» Exercise prompt: Return every line of the records below verbatim, with no pictures in the copy.

Collection entries:
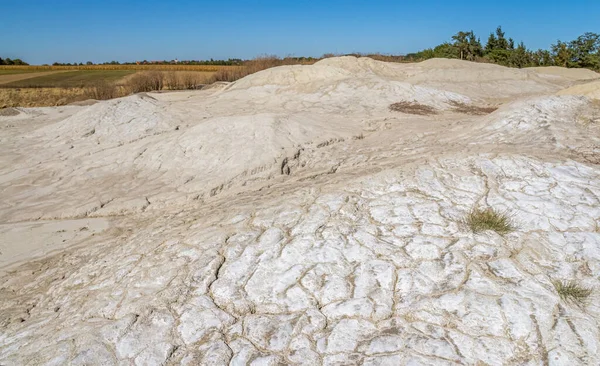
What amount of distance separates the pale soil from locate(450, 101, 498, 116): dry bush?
2.32 meters

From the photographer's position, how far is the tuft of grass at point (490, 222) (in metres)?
3.37

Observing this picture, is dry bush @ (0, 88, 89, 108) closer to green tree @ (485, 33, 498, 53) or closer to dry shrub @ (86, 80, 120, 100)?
dry shrub @ (86, 80, 120, 100)

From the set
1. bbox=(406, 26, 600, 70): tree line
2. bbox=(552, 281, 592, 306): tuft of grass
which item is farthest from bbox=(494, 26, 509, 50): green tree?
bbox=(552, 281, 592, 306): tuft of grass

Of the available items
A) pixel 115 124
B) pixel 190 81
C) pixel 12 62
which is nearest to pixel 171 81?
pixel 190 81

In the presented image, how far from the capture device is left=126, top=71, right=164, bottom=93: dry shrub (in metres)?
16.7

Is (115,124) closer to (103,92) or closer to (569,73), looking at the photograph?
(103,92)

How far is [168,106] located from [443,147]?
646 cm

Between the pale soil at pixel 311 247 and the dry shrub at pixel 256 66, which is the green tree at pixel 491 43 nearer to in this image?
the dry shrub at pixel 256 66

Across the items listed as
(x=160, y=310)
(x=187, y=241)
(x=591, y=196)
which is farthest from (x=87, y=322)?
(x=591, y=196)

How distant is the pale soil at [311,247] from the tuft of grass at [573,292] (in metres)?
0.05

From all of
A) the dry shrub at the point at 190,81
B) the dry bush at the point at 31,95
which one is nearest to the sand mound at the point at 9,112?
the dry shrub at the point at 190,81

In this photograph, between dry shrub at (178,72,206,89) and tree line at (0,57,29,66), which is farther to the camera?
tree line at (0,57,29,66)

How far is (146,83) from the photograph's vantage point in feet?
55.7

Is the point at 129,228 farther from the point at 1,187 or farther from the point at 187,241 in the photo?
the point at 1,187
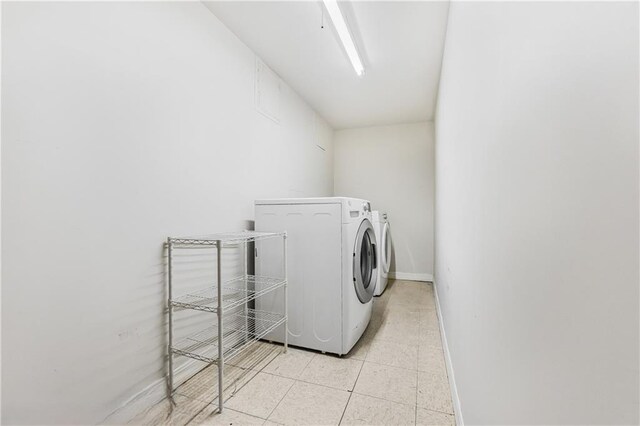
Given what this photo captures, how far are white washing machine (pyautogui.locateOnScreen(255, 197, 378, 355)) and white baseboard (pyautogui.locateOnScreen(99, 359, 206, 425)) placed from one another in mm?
696

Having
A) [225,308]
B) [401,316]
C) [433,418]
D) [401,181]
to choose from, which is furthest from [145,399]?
[401,181]

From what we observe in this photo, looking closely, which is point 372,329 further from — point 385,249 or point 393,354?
point 385,249

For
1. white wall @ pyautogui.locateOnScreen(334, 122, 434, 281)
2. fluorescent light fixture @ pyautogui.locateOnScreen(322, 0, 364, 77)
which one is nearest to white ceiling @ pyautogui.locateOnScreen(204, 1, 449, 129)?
fluorescent light fixture @ pyautogui.locateOnScreen(322, 0, 364, 77)

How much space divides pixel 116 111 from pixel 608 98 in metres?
1.75

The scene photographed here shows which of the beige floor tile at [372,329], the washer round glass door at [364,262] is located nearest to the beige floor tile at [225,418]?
the washer round glass door at [364,262]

» Result of this task:
What amount of distance separates the pale soil from locate(450, 101, 498, 116): dry bush?
2.32 meters

From the photographer's position, how far is the tuft of grass at point (490, 222) (in metres)?
3.37

Observing this picture, is dry bush @ (0, 88, 89, 108) closer to green tree @ (485, 33, 498, 53) or closer to dry shrub @ (86, 80, 120, 100)?
dry shrub @ (86, 80, 120, 100)

From the set
1. bbox=(406, 26, 600, 70): tree line
2. bbox=(552, 281, 592, 306): tuft of grass
which item is farthest from bbox=(494, 26, 509, 50): green tree?
bbox=(552, 281, 592, 306): tuft of grass

Of the available items
A) pixel 115 124
B) pixel 190 81
C) pixel 12 62
which is nearest to pixel 171 81?
pixel 190 81

In the presented image, how far from the capture device is left=126, top=71, right=164, bottom=93: dry shrub (in metres)?
16.7

Is (115,124) closer to (103,92) or closer to (569,73), looking at the photograph?
(103,92)

How far is [168,106] located from [443,147]?
646 cm

Between the pale soil at pixel 311 247 and the dry shrub at pixel 256 66, which is the green tree at pixel 491 43 nearer to in this image?
the dry shrub at pixel 256 66

Across the items listed as
(x=160, y=310)
(x=187, y=241)
(x=591, y=196)
which is farthest from (x=87, y=322)?
(x=591, y=196)

How distant is the pale soil at [311,247] from the tuft of grass at [573,292] (in metres)?
0.05

From all of
A) the dry shrub at the point at 190,81
B) the dry bush at the point at 31,95
which one is nearest to the sand mound at the point at 9,112?
the dry shrub at the point at 190,81

In this photograph, between dry shrub at (178,72,206,89) and tree line at (0,57,29,66), which is farther to the camera?
tree line at (0,57,29,66)

How far is (146,83) from the photograph's vantage point in feet?
55.7

Is the point at 129,228 farther from the point at 1,187 or farther from the point at 187,241 in the photo?
the point at 1,187
Given what this photo captures, how far are white washing machine (pyautogui.locateOnScreen(255, 197, 378, 355)) and white baseboard (pyautogui.locateOnScreen(99, 359, 206, 425)) placed from one another in mm?
696

Having
A) [225,308]
B) [401,316]
C) [433,418]
D) [401,181]
to choose from, which is furthest from [145,399]?
[401,181]

From what we observe in this photo, looking closely, which is point 372,329 further from — point 385,249 or point 393,354?
point 385,249

For
1. white wall @ pyautogui.locateOnScreen(334, 122, 434, 281)
2. fluorescent light fixture @ pyautogui.locateOnScreen(322, 0, 364, 77)
which one is nearest to white ceiling @ pyautogui.locateOnScreen(204, 1, 449, 129)?
fluorescent light fixture @ pyautogui.locateOnScreen(322, 0, 364, 77)

How much space divides pixel 116 111 from pixel 608 98 in metres?
1.75

The scene photographed here shows which of the beige floor tile at [372,329], the washer round glass door at [364,262] is located nearest to the beige floor tile at [225,418]?
the washer round glass door at [364,262]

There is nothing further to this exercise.